Extracted data entries:
╭──

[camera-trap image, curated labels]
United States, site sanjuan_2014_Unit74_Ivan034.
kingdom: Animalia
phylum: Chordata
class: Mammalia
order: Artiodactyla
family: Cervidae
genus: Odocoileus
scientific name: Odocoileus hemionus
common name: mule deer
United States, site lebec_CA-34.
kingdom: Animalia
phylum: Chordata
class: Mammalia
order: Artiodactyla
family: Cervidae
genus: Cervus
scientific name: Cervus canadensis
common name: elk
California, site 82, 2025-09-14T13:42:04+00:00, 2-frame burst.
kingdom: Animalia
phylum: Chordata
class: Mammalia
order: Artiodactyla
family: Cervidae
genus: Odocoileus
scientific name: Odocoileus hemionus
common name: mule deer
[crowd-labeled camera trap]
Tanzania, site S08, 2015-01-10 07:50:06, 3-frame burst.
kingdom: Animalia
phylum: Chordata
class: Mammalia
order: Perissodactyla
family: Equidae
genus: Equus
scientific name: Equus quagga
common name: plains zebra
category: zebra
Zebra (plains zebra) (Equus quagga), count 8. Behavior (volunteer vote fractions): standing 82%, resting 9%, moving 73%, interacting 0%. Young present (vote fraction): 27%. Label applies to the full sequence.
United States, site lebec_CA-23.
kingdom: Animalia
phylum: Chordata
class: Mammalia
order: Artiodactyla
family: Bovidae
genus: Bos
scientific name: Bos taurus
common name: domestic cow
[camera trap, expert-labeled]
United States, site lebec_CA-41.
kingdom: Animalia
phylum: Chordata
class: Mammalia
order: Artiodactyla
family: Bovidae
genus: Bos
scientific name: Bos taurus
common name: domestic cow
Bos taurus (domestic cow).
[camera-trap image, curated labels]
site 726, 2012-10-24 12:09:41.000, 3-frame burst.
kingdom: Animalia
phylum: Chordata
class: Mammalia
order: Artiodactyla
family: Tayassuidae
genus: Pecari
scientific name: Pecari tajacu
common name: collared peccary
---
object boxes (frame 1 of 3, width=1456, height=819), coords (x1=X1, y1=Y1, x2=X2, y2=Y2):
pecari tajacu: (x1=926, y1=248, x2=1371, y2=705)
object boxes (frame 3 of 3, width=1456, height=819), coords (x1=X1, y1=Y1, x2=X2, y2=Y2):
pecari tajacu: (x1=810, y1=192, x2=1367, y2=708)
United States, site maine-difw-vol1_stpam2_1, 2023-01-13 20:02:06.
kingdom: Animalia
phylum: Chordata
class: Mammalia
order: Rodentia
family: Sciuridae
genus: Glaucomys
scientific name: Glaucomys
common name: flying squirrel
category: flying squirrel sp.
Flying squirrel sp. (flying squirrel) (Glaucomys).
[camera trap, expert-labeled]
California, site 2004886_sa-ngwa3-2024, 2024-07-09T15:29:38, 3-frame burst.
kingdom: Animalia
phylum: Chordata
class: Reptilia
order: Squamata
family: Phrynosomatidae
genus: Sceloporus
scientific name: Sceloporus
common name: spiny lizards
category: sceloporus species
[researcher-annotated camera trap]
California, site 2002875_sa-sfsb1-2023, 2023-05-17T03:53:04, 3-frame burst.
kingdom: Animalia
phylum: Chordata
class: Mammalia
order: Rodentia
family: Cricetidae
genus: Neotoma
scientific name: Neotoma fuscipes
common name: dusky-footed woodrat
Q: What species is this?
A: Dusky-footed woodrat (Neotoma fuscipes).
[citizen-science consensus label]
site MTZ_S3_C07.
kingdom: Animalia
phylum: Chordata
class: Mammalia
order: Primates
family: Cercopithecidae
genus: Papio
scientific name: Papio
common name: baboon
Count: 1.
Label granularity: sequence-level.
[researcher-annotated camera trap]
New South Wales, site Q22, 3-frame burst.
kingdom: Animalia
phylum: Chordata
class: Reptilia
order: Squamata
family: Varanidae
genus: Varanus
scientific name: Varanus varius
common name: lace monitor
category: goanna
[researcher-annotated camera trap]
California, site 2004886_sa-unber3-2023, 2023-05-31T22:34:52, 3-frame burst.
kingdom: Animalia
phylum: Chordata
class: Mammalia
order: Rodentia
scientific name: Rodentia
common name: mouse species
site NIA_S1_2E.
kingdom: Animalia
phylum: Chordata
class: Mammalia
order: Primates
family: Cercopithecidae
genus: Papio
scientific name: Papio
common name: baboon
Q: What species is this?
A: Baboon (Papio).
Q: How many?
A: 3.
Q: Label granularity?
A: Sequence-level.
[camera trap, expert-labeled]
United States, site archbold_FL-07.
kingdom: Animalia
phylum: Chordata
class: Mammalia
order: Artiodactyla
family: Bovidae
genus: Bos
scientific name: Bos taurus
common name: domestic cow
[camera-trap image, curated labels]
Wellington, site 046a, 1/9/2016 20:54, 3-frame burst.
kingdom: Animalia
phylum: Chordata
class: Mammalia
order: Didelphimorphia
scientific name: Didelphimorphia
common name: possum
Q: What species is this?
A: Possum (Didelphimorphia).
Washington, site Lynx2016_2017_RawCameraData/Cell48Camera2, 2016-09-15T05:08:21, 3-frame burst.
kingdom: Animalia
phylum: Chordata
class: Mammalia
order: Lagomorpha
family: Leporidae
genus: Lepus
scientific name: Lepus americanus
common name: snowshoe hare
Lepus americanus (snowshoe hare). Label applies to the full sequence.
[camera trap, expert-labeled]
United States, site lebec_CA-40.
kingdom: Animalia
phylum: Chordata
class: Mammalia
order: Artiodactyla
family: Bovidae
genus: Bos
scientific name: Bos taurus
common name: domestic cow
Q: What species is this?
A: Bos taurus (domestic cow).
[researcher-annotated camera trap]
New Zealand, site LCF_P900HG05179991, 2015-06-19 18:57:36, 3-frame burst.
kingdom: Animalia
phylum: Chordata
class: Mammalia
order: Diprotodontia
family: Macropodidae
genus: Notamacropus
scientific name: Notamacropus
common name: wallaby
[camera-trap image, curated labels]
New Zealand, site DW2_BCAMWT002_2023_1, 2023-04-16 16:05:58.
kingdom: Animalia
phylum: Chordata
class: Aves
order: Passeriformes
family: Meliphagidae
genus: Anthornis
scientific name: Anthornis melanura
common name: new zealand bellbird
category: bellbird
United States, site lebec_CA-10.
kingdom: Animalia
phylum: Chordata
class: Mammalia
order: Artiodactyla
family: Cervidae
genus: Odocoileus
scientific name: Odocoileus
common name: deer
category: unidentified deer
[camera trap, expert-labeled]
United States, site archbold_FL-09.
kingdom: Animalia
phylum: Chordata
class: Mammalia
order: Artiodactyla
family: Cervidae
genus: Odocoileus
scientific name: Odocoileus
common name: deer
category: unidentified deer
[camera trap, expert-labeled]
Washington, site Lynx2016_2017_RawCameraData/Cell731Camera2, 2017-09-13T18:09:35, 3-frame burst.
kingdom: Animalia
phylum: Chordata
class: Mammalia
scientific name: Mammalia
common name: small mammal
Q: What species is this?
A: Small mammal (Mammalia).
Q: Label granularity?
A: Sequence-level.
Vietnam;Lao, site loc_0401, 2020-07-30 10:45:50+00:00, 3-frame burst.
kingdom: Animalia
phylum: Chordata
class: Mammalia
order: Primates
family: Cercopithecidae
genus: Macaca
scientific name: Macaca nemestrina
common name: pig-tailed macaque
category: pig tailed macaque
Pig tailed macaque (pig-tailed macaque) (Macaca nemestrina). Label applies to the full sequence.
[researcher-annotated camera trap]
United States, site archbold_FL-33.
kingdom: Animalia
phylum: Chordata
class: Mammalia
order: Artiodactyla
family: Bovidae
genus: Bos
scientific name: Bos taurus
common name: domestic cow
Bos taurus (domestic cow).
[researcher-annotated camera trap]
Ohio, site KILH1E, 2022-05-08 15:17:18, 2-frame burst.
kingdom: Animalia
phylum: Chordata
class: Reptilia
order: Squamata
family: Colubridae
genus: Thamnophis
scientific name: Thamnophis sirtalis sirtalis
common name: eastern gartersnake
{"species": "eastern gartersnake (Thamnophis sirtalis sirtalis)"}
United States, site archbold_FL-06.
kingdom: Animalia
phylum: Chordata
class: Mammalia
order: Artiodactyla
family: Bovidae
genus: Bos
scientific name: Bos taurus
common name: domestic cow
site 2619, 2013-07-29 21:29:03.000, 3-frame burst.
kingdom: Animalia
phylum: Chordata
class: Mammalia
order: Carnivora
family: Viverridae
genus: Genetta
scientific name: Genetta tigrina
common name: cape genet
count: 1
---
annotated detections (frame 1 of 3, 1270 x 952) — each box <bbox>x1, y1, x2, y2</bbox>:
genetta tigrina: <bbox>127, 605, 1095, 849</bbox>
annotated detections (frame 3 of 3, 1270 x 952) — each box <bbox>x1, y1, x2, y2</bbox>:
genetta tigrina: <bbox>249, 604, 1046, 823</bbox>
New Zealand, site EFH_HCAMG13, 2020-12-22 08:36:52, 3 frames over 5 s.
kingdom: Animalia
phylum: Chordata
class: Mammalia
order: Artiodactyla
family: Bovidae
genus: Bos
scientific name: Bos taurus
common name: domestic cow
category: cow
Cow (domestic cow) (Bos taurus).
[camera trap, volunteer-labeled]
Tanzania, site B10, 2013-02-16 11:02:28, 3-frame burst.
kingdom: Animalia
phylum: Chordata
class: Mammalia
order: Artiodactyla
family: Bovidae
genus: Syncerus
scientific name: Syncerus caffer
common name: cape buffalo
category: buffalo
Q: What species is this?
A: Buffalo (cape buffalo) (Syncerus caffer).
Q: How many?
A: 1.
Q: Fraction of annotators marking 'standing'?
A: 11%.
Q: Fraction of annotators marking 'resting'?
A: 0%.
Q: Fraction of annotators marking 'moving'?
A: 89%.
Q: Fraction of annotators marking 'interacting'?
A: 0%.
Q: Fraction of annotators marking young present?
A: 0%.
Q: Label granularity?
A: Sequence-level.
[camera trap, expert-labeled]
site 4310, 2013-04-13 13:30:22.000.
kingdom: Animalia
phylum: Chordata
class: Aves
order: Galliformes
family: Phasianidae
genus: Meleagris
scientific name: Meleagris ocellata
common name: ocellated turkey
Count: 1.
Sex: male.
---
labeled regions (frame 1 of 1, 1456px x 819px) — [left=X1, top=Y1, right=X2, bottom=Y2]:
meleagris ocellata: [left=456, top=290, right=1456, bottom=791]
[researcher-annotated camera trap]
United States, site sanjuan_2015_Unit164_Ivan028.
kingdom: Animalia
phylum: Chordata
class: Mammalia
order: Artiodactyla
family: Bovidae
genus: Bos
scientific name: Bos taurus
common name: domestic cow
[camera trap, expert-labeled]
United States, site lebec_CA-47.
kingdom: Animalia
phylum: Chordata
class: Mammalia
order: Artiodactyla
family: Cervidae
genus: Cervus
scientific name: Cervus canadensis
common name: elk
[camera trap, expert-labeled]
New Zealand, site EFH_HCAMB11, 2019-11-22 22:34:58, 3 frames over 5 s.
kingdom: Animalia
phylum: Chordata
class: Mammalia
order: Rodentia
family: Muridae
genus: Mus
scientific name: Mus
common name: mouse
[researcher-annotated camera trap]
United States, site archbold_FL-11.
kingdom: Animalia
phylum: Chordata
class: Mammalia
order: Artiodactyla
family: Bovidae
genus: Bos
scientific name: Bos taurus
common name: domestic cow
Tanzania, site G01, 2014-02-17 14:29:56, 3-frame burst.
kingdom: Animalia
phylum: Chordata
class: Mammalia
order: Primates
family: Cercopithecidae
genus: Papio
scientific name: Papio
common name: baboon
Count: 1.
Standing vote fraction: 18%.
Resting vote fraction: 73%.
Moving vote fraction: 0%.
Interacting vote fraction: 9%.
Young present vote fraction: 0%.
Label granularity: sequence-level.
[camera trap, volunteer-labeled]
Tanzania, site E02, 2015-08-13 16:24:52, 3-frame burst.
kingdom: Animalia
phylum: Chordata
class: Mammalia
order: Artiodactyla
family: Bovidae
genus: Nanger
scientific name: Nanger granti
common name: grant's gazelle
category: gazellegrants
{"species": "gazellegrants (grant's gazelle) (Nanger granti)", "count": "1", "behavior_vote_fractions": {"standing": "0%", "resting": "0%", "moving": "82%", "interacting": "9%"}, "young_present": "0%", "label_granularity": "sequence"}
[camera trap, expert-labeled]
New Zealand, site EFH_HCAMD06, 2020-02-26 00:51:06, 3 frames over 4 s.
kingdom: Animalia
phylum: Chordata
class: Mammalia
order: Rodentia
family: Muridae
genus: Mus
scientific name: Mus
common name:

╰──

▸ What needs to be done
Check each line of the records above for the string "California", and report every line that has it.

▸ Response for this exercise
California, site 82, 2025-09-14T13:42:04+00:00, 2-frame burst.
California, site 2004886_sa-ngwa3-2024, 2024-07-09T15:29:38, 3-frame burst.
California, site 2002875_sa-sfsb1-2023, 2023-05-17T03:53:04, 3-frame burst.
California, site 2004886_sa-unber3-2023, 2023-05-31T22:34:52, 3-frame burst.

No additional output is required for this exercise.